AggreProt: A Web Server for Predicting and Engineering Protein Aggregation based on Sequential and Structural Features
Joan Planas-Iglesias*, Simeon Borko*, Jan Swiatkowski*, Matej Elias, Martin Havlasek, Antonin Kunka, Tomas Martinovic, Ekaterina Grakova, Jiri Damborsky, Jan Martinovic#, David Bednar#, manuscript in preparation, 2024.
*shared first authors, #authors for correspondence

AggreProt is a web server to predict and engineer protein aggregation. The predictor is an ensemble of deep convolutional networks (14 layers of 14 neurons each, each neuron weighted by 30 different parameters), trained on the 1416 hexapeptides represented in WaltzDB. The model was validated in the subset of AmyPro database consisting of proteins that did not include any of the hexapeptides considered during training (AmyPro37). We developed three different models of the predictor. The first is based exclusively on residue-level sequence-based features, previously described as “atomic characteristics”. The second takes additionally into account structural information as provided in WaltzDB and calculated by CORDAX, along with this method aggregation prediction. The third one is the combination of the two.

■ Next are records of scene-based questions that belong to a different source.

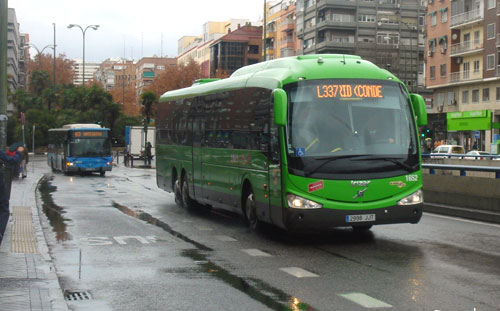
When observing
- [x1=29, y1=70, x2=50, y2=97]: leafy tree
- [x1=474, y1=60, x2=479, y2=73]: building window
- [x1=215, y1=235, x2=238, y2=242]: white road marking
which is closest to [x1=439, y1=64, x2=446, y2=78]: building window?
[x1=474, y1=60, x2=479, y2=73]: building window

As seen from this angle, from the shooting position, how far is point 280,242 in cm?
1309

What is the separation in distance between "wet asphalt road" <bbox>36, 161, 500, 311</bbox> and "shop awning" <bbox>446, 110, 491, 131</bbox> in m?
51.8

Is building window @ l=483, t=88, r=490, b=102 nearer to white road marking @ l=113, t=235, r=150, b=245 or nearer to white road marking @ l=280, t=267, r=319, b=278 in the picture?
white road marking @ l=113, t=235, r=150, b=245

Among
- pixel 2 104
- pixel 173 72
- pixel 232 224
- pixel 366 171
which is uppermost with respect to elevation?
pixel 173 72

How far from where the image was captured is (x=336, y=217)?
1229cm

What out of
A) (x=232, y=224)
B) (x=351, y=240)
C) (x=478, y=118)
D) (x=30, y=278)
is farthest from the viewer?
(x=478, y=118)

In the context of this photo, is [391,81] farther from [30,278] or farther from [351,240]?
[30,278]

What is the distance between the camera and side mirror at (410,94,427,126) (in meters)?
13.1

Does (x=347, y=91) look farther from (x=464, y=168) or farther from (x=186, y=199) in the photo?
(x=186, y=199)

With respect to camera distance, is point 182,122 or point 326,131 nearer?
point 326,131

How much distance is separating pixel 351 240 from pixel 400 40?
84.6m

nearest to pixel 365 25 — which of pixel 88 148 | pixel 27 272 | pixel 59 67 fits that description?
pixel 88 148

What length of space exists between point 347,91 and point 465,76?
6106cm

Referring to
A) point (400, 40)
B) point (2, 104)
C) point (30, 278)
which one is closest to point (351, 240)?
point (30, 278)
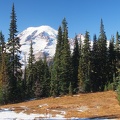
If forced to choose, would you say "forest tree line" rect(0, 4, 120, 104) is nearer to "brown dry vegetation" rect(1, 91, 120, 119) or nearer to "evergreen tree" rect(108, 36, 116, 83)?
"evergreen tree" rect(108, 36, 116, 83)

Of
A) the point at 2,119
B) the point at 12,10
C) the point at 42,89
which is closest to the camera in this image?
the point at 2,119

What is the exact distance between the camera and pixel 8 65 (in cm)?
5822

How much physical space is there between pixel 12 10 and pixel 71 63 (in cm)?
1804

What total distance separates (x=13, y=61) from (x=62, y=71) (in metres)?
A: 11.4

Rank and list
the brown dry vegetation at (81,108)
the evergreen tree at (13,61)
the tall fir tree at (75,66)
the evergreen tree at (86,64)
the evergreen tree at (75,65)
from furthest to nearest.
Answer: the evergreen tree at (75,65), the tall fir tree at (75,66), the evergreen tree at (86,64), the evergreen tree at (13,61), the brown dry vegetation at (81,108)

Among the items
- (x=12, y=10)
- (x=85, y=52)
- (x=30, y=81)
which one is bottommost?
(x=30, y=81)

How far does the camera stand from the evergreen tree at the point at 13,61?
5650 centimetres

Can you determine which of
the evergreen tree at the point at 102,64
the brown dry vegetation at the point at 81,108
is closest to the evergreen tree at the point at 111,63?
the evergreen tree at the point at 102,64

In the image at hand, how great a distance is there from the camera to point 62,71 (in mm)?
62688

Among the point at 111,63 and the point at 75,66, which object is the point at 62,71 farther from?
the point at 111,63

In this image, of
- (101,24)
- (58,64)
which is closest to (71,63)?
(58,64)

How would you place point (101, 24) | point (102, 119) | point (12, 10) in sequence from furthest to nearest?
point (101, 24) → point (12, 10) → point (102, 119)

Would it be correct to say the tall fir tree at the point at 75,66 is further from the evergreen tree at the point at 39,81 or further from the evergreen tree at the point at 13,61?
the evergreen tree at the point at 13,61

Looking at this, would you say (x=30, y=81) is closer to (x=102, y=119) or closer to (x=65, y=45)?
(x=65, y=45)
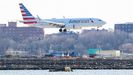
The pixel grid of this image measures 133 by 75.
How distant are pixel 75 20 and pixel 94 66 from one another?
12.8 metres

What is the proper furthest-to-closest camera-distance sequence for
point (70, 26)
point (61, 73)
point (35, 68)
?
point (70, 26), point (35, 68), point (61, 73)

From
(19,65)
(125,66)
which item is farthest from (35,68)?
(125,66)

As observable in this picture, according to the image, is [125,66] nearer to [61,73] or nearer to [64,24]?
[64,24]

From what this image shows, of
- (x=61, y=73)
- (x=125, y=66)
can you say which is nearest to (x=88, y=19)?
(x=125, y=66)

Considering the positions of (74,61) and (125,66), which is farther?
(74,61)

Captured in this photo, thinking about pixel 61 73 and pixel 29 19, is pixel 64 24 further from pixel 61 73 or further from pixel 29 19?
pixel 61 73

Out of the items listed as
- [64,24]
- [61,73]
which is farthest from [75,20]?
[61,73]

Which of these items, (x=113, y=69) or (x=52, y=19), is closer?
(x=113, y=69)

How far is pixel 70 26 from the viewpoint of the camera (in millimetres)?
184125

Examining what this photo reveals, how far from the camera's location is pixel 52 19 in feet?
631

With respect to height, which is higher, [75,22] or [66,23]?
[75,22]

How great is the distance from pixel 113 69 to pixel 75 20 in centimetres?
1885

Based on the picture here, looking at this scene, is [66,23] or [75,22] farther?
[66,23]

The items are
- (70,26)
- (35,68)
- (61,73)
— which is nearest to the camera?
(61,73)
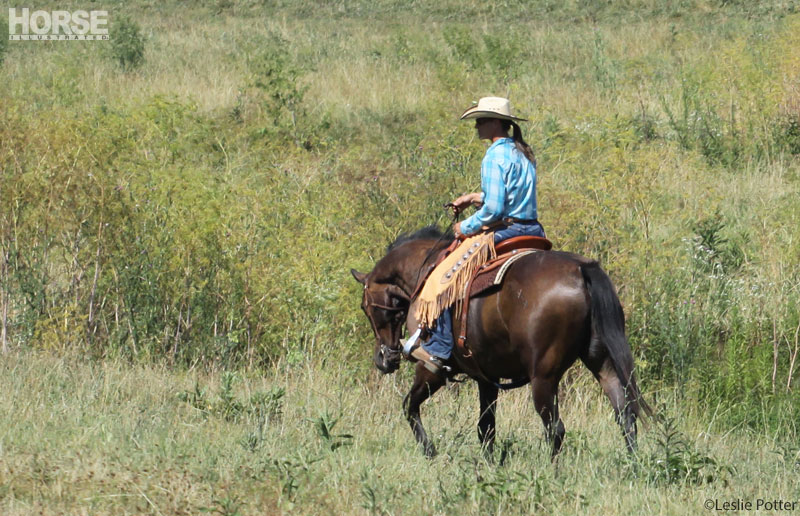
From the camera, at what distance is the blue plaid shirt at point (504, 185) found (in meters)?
6.39

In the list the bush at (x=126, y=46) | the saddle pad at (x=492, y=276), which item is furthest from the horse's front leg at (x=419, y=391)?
the bush at (x=126, y=46)

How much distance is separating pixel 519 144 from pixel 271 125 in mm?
9426

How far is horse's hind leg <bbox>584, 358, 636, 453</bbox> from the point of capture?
5902mm

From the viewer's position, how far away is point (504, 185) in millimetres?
6391

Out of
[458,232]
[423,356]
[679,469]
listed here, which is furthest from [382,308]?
[679,469]

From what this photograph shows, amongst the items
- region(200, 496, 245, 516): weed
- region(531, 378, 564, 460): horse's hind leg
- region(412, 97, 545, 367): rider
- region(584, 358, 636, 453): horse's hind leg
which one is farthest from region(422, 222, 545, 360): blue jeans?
region(200, 496, 245, 516): weed

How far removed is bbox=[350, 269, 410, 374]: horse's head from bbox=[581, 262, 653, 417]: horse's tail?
1698 millimetres

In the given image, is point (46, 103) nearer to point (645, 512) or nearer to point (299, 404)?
point (299, 404)

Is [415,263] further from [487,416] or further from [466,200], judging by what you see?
[487,416]

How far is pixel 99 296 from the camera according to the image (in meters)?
9.11

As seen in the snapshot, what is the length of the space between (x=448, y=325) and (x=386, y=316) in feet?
2.81

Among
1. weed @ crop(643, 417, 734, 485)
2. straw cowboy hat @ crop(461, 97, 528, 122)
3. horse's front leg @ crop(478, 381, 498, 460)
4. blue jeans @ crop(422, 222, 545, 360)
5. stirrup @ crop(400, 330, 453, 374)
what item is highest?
straw cowboy hat @ crop(461, 97, 528, 122)

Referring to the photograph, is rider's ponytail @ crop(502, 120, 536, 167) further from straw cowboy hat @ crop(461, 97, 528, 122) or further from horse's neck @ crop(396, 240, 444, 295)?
horse's neck @ crop(396, 240, 444, 295)

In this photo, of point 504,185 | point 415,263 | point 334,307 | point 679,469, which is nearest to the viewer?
point 679,469
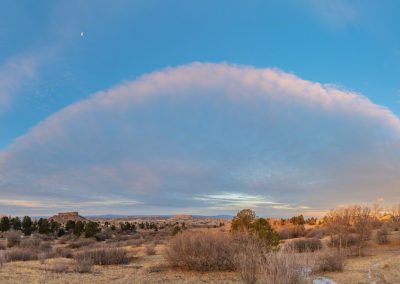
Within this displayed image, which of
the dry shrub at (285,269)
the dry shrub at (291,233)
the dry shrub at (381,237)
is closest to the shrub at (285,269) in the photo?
the dry shrub at (285,269)

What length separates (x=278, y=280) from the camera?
8.69 m

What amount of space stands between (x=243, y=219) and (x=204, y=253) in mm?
5004

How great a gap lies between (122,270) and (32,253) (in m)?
7.28

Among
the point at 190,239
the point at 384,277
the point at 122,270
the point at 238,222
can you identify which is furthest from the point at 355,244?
the point at 122,270

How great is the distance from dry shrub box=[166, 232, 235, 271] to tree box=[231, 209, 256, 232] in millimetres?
3336

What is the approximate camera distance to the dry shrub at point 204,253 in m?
17.2

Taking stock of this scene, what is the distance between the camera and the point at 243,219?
2189 cm

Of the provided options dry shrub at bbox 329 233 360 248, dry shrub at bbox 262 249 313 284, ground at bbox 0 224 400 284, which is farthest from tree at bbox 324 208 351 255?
dry shrub at bbox 262 249 313 284

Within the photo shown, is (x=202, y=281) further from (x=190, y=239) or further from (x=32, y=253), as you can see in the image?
(x=32, y=253)

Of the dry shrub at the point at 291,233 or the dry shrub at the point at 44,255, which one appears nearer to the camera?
the dry shrub at the point at 44,255

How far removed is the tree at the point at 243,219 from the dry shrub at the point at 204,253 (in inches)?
131

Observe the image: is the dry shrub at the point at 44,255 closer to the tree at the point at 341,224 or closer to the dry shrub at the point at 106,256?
the dry shrub at the point at 106,256

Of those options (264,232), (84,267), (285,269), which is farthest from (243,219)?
(285,269)

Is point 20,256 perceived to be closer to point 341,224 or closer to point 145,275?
point 145,275
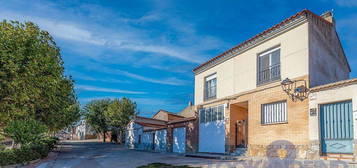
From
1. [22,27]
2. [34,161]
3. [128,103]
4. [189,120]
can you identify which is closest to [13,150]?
[34,161]

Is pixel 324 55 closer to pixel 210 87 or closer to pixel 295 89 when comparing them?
pixel 295 89

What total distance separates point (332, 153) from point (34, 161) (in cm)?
1690

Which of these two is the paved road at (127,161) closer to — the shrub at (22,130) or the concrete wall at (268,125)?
the shrub at (22,130)

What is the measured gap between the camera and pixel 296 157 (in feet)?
43.3

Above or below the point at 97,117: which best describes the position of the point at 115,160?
below

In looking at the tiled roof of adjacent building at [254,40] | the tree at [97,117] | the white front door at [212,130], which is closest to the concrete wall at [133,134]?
the tree at [97,117]

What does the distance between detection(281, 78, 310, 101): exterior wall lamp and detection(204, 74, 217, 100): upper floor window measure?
7.28 meters

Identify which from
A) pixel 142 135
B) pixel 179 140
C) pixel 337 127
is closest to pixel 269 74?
pixel 337 127

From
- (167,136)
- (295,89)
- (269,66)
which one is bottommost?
(167,136)

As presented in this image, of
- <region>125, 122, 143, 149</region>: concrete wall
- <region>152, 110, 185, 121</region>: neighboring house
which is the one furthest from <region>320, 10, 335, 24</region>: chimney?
<region>152, 110, 185, 121</region>: neighboring house

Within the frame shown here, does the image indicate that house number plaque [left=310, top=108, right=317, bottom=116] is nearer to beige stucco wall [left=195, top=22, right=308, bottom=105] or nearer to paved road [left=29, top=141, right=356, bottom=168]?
beige stucco wall [left=195, top=22, right=308, bottom=105]

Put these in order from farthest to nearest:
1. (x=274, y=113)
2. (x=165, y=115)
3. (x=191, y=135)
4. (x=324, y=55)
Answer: (x=165, y=115), (x=191, y=135), (x=274, y=113), (x=324, y=55)

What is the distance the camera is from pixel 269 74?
16.1 meters

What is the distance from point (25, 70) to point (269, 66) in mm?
14032
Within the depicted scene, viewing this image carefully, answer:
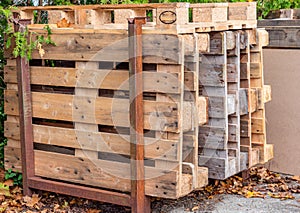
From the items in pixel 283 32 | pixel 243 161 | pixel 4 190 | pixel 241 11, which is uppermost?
pixel 241 11

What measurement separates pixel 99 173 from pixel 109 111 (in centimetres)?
55

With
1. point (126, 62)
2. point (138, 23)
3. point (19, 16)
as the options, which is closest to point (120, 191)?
point (126, 62)

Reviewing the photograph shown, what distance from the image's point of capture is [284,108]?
6.11 m

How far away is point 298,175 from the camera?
605cm

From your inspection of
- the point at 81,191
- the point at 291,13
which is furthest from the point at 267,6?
the point at 81,191

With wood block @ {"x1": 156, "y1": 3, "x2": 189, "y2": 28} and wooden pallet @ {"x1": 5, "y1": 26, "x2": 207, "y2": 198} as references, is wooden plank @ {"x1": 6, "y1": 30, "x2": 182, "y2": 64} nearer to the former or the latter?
wooden pallet @ {"x1": 5, "y1": 26, "x2": 207, "y2": 198}

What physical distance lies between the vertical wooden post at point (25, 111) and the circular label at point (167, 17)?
4.63ft

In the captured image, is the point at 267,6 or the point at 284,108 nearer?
the point at 284,108

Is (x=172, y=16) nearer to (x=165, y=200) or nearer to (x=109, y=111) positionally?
(x=109, y=111)

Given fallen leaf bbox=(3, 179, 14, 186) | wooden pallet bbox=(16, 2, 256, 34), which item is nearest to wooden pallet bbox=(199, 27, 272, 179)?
wooden pallet bbox=(16, 2, 256, 34)

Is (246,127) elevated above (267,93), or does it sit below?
below

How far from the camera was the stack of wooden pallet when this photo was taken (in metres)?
4.41

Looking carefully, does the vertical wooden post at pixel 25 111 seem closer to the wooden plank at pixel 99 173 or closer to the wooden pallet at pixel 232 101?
the wooden plank at pixel 99 173

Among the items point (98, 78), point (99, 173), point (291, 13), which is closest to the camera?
point (98, 78)
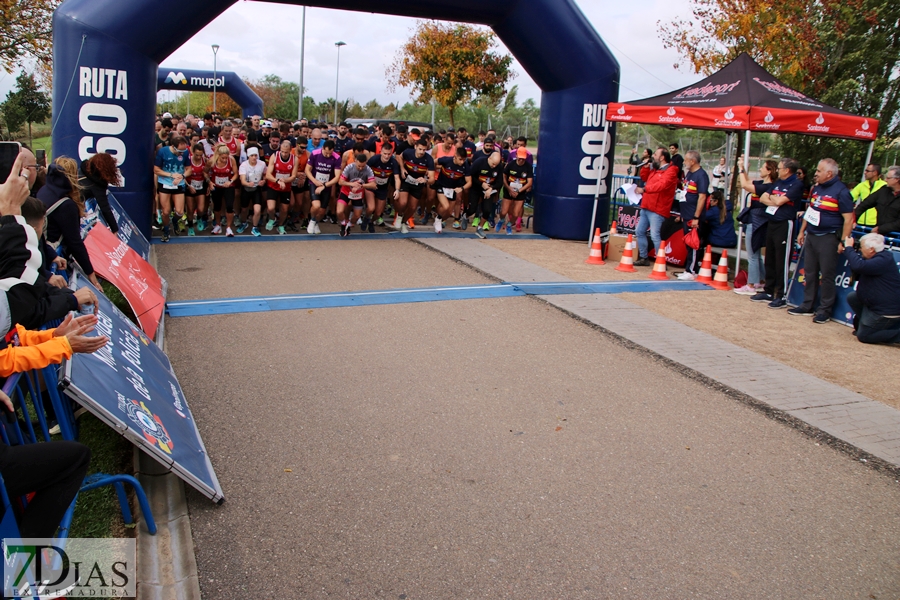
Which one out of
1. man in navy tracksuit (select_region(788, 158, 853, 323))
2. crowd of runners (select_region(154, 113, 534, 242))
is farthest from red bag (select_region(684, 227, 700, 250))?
crowd of runners (select_region(154, 113, 534, 242))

AggreProt is designed to make the prediction easy to understand for the user. After inputing the sequence to be analyzed (and optionally its corresponding structure), the calculations can be run and the results are presented in an easy to understand interface. First, a 1D pane represents the protein sequence where the user can focus in and out. Below, the aggregation propensity is displayed along other interesting properties, such as solvent accessible area and transmembrane probability. Finally, the 3D view is connected to the previous panes to help contextualizing the visualized results in the protein 3D structure.